[Scene-based reasoning records]
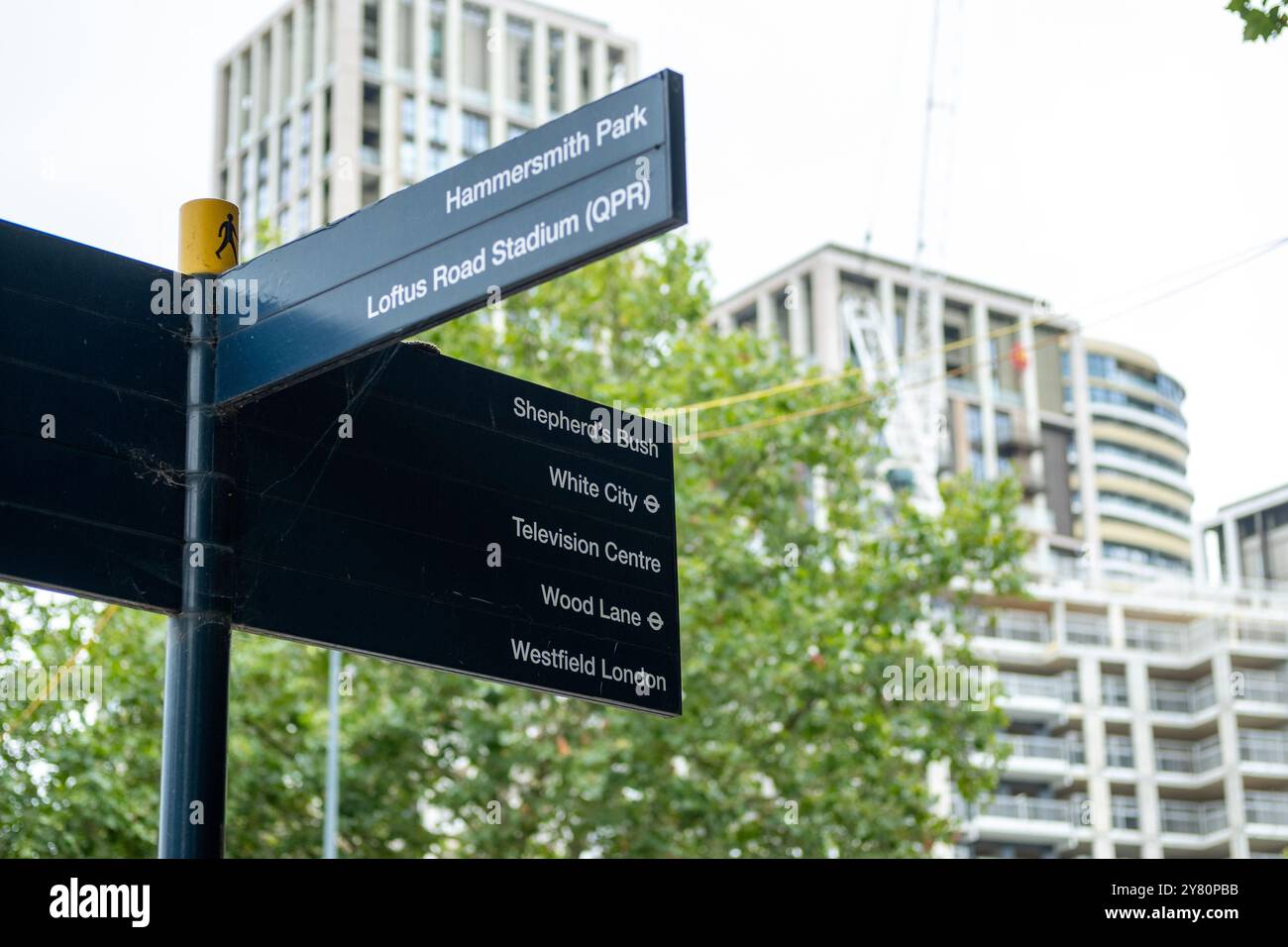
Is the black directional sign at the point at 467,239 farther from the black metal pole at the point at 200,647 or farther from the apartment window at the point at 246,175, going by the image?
the apartment window at the point at 246,175

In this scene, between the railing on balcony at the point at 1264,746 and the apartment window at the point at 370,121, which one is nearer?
the apartment window at the point at 370,121

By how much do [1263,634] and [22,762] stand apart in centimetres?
8821

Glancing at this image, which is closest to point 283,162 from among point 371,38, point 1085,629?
point 371,38

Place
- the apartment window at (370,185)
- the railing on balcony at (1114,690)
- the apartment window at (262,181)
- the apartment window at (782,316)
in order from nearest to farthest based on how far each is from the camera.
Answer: the apartment window at (370,185) < the apartment window at (262,181) < the railing on balcony at (1114,690) < the apartment window at (782,316)

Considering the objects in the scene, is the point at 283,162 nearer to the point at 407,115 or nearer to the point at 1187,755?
the point at 407,115

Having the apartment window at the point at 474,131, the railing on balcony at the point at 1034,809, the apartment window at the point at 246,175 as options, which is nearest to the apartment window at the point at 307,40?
the apartment window at the point at 246,175

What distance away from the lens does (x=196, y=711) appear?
13.3 ft

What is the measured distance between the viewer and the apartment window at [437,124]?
3300 inches

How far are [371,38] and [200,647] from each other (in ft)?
278

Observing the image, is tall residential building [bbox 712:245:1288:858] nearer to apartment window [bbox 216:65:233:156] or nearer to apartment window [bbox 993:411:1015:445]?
apartment window [bbox 993:411:1015:445]

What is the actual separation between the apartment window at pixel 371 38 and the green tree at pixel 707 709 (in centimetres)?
6098

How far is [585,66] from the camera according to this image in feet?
284
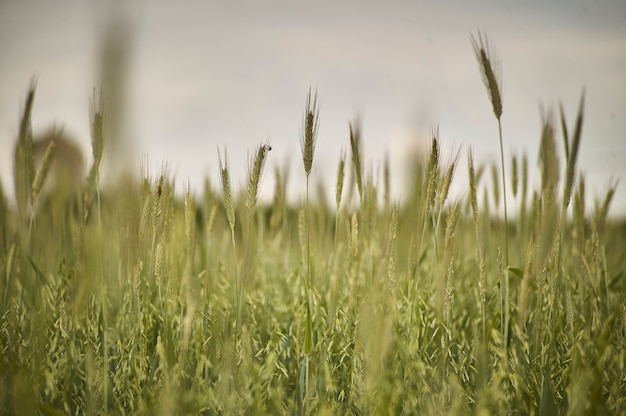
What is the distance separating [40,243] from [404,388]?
931 millimetres

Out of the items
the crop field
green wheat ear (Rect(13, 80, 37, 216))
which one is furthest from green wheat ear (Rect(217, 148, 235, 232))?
green wheat ear (Rect(13, 80, 37, 216))

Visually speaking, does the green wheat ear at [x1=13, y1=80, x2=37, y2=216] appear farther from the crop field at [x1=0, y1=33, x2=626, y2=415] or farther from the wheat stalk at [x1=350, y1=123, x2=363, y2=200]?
the wheat stalk at [x1=350, y1=123, x2=363, y2=200]

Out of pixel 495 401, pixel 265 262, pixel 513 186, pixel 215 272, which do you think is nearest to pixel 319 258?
pixel 215 272

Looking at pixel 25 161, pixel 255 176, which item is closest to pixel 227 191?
pixel 255 176

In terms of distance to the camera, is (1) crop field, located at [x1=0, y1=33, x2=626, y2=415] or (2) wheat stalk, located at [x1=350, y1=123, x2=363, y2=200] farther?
(2) wheat stalk, located at [x1=350, y1=123, x2=363, y2=200]

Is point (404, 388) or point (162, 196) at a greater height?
point (162, 196)

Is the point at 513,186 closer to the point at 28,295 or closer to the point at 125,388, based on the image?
the point at 125,388

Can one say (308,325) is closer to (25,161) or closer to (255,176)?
(255,176)

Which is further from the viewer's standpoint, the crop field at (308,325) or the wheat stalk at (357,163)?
the wheat stalk at (357,163)

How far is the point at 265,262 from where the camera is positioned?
174cm

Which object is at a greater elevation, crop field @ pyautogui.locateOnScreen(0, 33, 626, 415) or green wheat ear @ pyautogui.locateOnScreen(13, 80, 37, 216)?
green wheat ear @ pyautogui.locateOnScreen(13, 80, 37, 216)

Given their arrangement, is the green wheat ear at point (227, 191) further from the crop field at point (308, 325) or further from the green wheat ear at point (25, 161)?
the green wheat ear at point (25, 161)

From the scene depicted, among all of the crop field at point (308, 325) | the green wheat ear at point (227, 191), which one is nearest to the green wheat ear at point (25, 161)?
the crop field at point (308, 325)

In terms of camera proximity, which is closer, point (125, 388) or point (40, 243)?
point (125, 388)
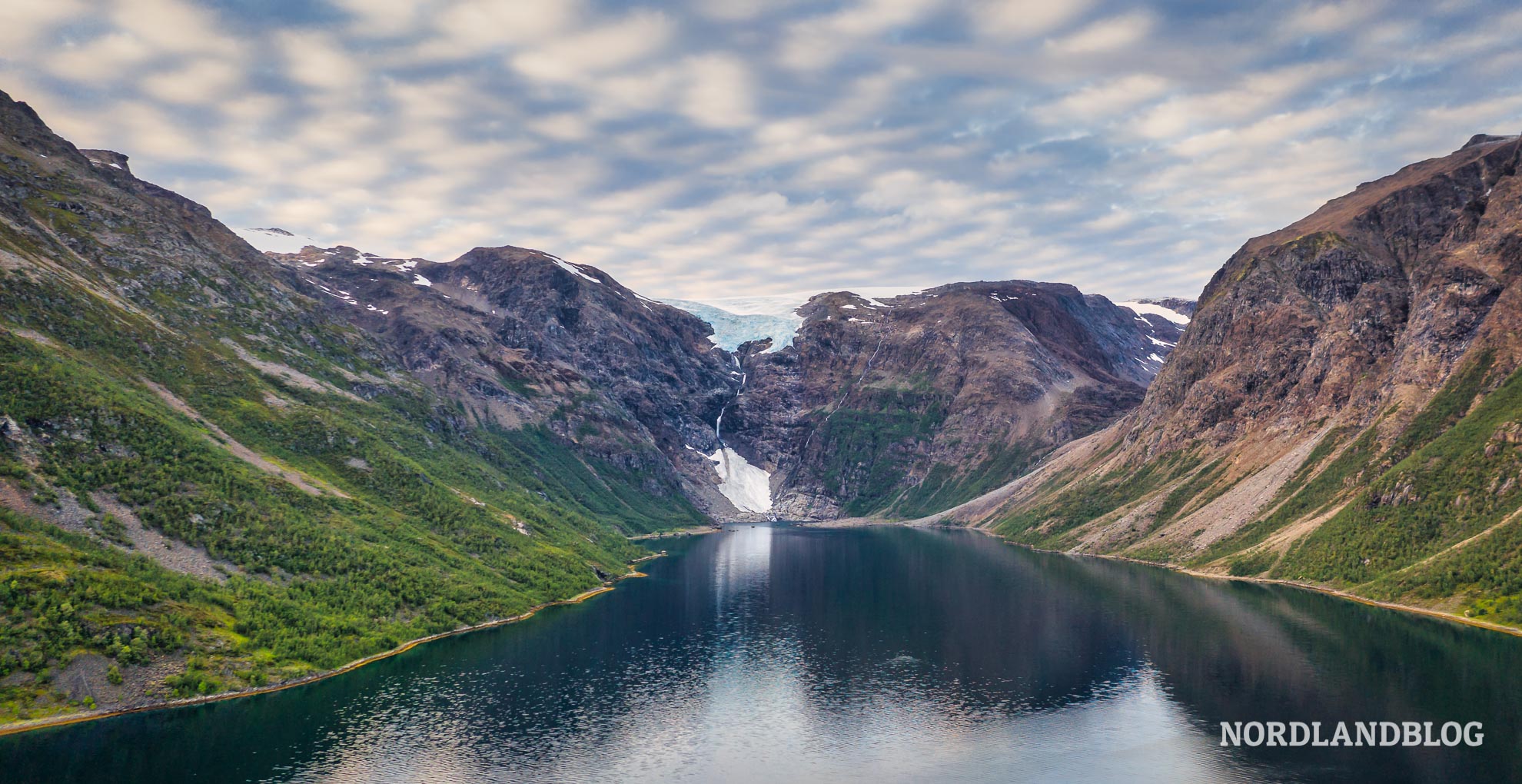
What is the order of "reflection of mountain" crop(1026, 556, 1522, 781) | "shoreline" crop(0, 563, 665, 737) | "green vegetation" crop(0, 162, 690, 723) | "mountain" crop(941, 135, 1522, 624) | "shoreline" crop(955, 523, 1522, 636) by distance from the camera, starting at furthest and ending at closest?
"mountain" crop(941, 135, 1522, 624) → "shoreline" crop(955, 523, 1522, 636) → "green vegetation" crop(0, 162, 690, 723) → "shoreline" crop(0, 563, 665, 737) → "reflection of mountain" crop(1026, 556, 1522, 781)

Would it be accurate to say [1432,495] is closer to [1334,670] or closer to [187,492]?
[1334,670]

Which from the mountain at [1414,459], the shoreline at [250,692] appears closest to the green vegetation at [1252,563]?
the mountain at [1414,459]

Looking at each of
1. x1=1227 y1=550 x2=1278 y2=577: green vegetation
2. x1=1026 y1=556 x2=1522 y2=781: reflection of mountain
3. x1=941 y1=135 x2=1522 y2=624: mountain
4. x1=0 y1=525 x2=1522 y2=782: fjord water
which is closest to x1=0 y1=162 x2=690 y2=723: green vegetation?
x1=0 y1=525 x2=1522 y2=782: fjord water

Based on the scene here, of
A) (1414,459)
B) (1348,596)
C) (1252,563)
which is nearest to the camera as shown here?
(1348,596)

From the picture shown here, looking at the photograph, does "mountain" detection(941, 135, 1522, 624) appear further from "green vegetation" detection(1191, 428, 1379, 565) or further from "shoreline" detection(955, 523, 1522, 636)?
"shoreline" detection(955, 523, 1522, 636)

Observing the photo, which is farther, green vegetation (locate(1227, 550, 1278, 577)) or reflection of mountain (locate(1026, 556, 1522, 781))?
green vegetation (locate(1227, 550, 1278, 577))

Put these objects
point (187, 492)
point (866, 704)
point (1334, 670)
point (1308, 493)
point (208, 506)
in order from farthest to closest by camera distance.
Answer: point (1308, 493)
point (187, 492)
point (208, 506)
point (1334, 670)
point (866, 704)

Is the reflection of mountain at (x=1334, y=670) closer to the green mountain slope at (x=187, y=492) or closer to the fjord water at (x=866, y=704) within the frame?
the fjord water at (x=866, y=704)

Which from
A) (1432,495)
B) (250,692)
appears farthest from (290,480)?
(1432,495)
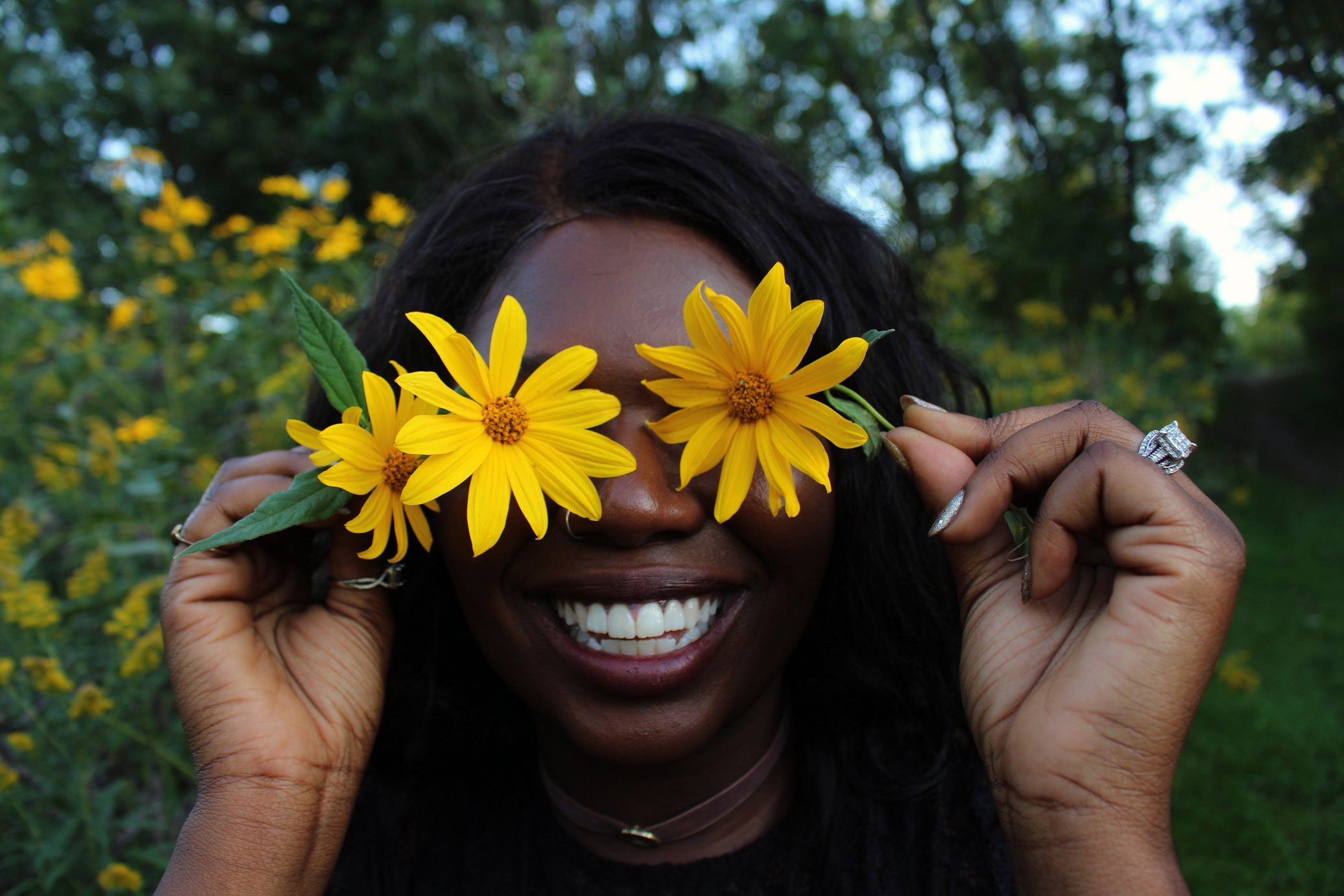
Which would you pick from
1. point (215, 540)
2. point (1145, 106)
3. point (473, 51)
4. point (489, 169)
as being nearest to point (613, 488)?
point (215, 540)

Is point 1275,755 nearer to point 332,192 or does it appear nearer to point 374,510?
point 374,510

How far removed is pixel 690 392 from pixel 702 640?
1.21 ft

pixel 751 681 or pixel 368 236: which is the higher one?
pixel 368 236

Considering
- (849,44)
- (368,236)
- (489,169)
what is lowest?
(489,169)

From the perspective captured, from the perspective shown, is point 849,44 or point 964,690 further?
point 849,44

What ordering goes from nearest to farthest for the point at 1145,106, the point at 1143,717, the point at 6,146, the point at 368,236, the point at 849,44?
the point at 1143,717, the point at 368,236, the point at 1145,106, the point at 6,146, the point at 849,44

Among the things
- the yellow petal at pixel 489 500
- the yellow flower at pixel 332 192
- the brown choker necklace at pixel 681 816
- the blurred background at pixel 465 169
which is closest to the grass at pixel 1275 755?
the blurred background at pixel 465 169

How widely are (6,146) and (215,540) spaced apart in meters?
12.4

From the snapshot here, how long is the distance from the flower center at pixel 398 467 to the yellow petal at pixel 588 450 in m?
0.18

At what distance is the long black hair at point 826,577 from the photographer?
4.51ft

> [Instructions for the task]
Skip the images and write out the rest of the listing exactly.

> [Output for this task]
Is the black directional sign at the point at 467,239 farther from the black metal pole at the point at 200,647 or farther from the apartment window at the point at 246,175, going by the image?
the apartment window at the point at 246,175

In this scene, between the railing on balcony at the point at 1264,746 and the apartment window at the point at 370,121, which one is nearer?
the apartment window at the point at 370,121

By how much do [1263,634] and [22,762] stand apart in centimetres?
8821

Glancing at this image, which is closest to point 283,162 from among point 371,38, point 1085,629?
point 371,38

Place
- the apartment window at (370,185)
- the railing on balcony at (1114,690)
- the apartment window at (262,181)
- the apartment window at (782,316)
in order from nearest to farthest based on how far each is from the camera.
Answer: the apartment window at (370,185) < the apartment window at (262,181) < the railing on balcony at (1114,690) < the apartment window at (782,316)

Considering the objects in the scene, is the point at 283,162 nearer to the point at 407,115 or nearer to the point at 1187,755?
the point at 407,115

Having the apartment window at the point at 474,131, the railing on balcony at the point at 1034,809, the apartment window at the point at 246,175 as options, which is nearest to the apartment window at the point at 307,40?
the apartment window at the point at 246,175

What distance away from the lens does (x=196, y=711) appear?
13.3 ft

What is the measured distance between the viewer and the apartment window at [437,124]?
3300 inches

How far are [371,38] and [200,647] from each other (in ft)?
278

Observing the image, is tall residential building [bbox 712:245:1288:858] nearer to apartment window [bbox 216:65:233:156] or nearer to apartment window [bbox 993:411:1015:445]?
apartment window [bbox 993:411:1015:445]

What is the actual separation between the apartment window at pixel 371 38 and the green tree at pixel 707 709 (in centimetres)?
6098

How far is [585,66] from the camera according to this image in feet?
284
What is the distance separating [40,243] from [404,388]?
931 millimetres

Out of the items
the crop field
green wheat ear (Rect(13, 80, 37, 216))
which one is furthest from green wheat ear (Rect(217, 148, 235, 232))?
green wheat ear (Rect(13, 80, 37, 216))

Visually speaking, does the green wheat ear at [x1=13, y1=80, x2=37, y2=216] appear farther from the crop field at [x1=0, y1=33, x2=626, y2=415] or farther from the wheat stalk at [x1=350, y1=123, x2=363, y2=200]?
the wheat stalk at [x1=350, y1=123, x2=363, y2=200]

Out of pixel 495 401, pixel 265 262, pixel 513 186, pixel 215 272, which do you think is nearest to pixel 319 258?
pixel 215 272

Looking at pixel 25 161, pixel 255 176, which item is closest to pixel 227 191?
pixel 255 176

In terms of distance to the camera, is (1) crop field, located at [x1=0, y1=33, x2=626, y2=415] or (2) wheat stalk, located at [x1=350, y1=123, x2=363, y2=200] farther?
(2) wheat stalk, located at [x1=350, y1=123, x2=363, y2=200]

Is point (404, 388) or point (162, 196) at a greater height?
point (162, 196)

Is the point at 513,186 closer to the point at 28,295 or closer to the point at 125,388, based on the image?
the point at 125,388

Can one say (308,325) is closer to (25,161) or closer to (255,176)?
(255,176)

Which is further from the viewer's standpoint, the crop field at (308,325) or the wheat stalk at (357,163)?
the wheat stalk at (357,163)

How far is the point at 265,262 from where the camera is positioned?
174cm

Which object is at a greater elevation, crop field @ pyautogui.locateOnScreen(0, 33, 626, 415) or green wheat ear @ pyautogui.locateOnScreen(13, 80, 37, 216)?
green wheat ear @ pyautogui.locateOnScreen(13, 80, 37, 216)

Given their arrangement, is the green wheat ear at point (227, 191) further from the crop field at point (308, 325) or further from the green wheat ear at point (25, 161)?
the green wheat ear at point (25, 161)

From the scene depicted, among all of the crop field at point (308, 325) | the green wheat ear at point (227, 191), which one is nearest to the green wheat ear at point (25, 161)?
the crop field at point (308, 325)

In terms of camera proximity, which is closer, point (125, 388) or point (40, 243)?
point (125, 388)
What is the order of "reflection of mountain" crop(1026, 556, 1522, 781) | "shoreline" crop(0, 563, 665, 737) | "green vegetation" crop(0, 162, 690, 723) | "mountain" crop(941, 135, 1522, 624) | "shoreline" crop(955, 523, 1522, 636) by distance from the camera, starting at furthest and ending at closest?
"mountain" crop(941, 135, 1522, 624) → "shoreline" crop(955, 523, 1522, 636) → "green vegetation" crop(0, 162, 690, 723) → "shoreline" crop(0, 563, 665, 737) → "reflection of mountain" crop(1026, 556, 1522, 781)

Would it be accurate to say [1432,495] is closer to [1334,670] or closer to [187,492]?
[1334,670]

Which from the mountain at [1414,459], the shoreline at [250,692] appears closest to the green vegetation at [1252,563]?
the mountain at [1414,459]

Looking at each of
1. x1=1227 y1=550 x2=1278 y2=577: green vegetation
2. x1=1026 y1=556 x2=1522 y2=781: reflection of mountain
3. x1=941 y1=135 x2=1522 y2=624: mountain
4. x1=0 y1=525 x2=1522 y2=782: fjord water
which is closest to x1=0 y1=162 x2=690 y2=723: green vegetation?
x1=0 y1=525 x2=1522 y2=782: fjord water

Based on the scene here, of
A) (1414,459)
B) (1348,596)
C) (1252,563)
which is nearest to the camera as shown here?
(1348,596)

From the picture shown here, looking at the photograph, does "mountain" detection(941, 135, 1522, 624) appear further from "green vegetation" detection(1191, 428, 1379, 565) or further from "shoreline" detection(955, 523, 1522, 636)?
"shoreline" detection(955, 523, 1522, 636)

Observing the photo, which is farther, green vegetation (locate(1227, 550, 1278, 577)) or reflection of mountain (locate(1026, 556, 1522, 781))?
green vegetation (locate(1227, 550, 1278, 577))

Put these objects
point (187, 492)
point (866, 704)
point (1334, 670)
point (1308, 493)
point (208, 506)
in order from farthest to closest by camera distance.
Answer: point (1308, 493)
point (187, 492)
point (208, 506)
point (1334, 670)
point (866, 704)

Is the reflection of mountain at (x=1334, y=670) closer to the green mountain slope at (x=187, y=492) or closer to the fjord water at (x=866, y=704) within the frame?
the fjord water at (x=866, y=704)

Which from
A) (1432,495)
B) (250,692)
appears farthest from (290,480)?
(1432,495)
Which would you pick from
1. point (215, 540)
2. point (1145, 106)
3. point (473, 51)
4. point (489, 169)
as being nearest to point (613, 488)?
point (215, 540)

Is point 1275,755 nearer to point 332,192 or does it appear nearer to point 374,510?
point 374,510

How far removed is pixel 690 392 from pixel 702 640?
1.21 ft

pixel 751 681 or pixel 368 236: which is the higher one?
pixel 368 236

Considering
- (849,44)
- (368,236)
- (489,169)
what is lowest?
(489,169)

From the perspective captured, from the perspective shown, is point 849,44 or point 964,690 further?
point 849,44

What ordering goes from nearest to farthest for the point at 1145,106, the point at 1143,717, the point at 6,146, the point at 368,236, the point at 849,44?
the point at 1143,717, the point at 368,236, the point at 1145,106, the point at 6,146, the point at 849,44

Among the things
- the yellow petal at pixel 489 500
- the yellow flower at pixel 332 192
- the brown choker necklace at pixel 681 816
- the blurred background at pixel 465 169
which is closest to the grass at pixel 1275 755?
the blurred background at pixel 465 169

How widely are (6,146) and (215,540) spaced apart in meters?
12.4

From the snapshot here, how long is the distance from the flower center at pixel 398 467 to the yellow petal at pixel 588 450 in m?
0.18

At what distance is the long black hair at point 826,577 from the photographer?
4.51ft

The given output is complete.